▸ Given information

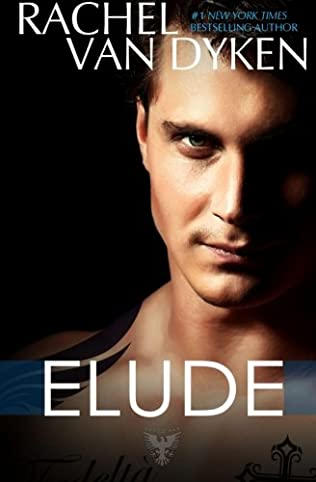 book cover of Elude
* * *
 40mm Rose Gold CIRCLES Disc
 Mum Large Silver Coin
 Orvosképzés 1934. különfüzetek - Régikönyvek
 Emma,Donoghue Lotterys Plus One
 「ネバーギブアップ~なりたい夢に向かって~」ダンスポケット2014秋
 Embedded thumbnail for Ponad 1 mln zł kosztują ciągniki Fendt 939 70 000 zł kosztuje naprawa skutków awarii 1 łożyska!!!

▸ What to do
Return, with no change at all, every line in the entries above from the line containing "Emma,Donoghue Lotterys Plus One" through the line containing "Embedded thumbnail for".

▸ Task answer
 Emma,Donoghue Lotterys Plus One
 「ネバーギブアップ~なりたい夢に向かって~」ダンスポケット2014秋
 Embedded thumbnail for Ponad 1 mln zł kosztują ciągniki Fendt 939 70 000 zł kosztuje naprawa skutków awarii 1 łożyska!!!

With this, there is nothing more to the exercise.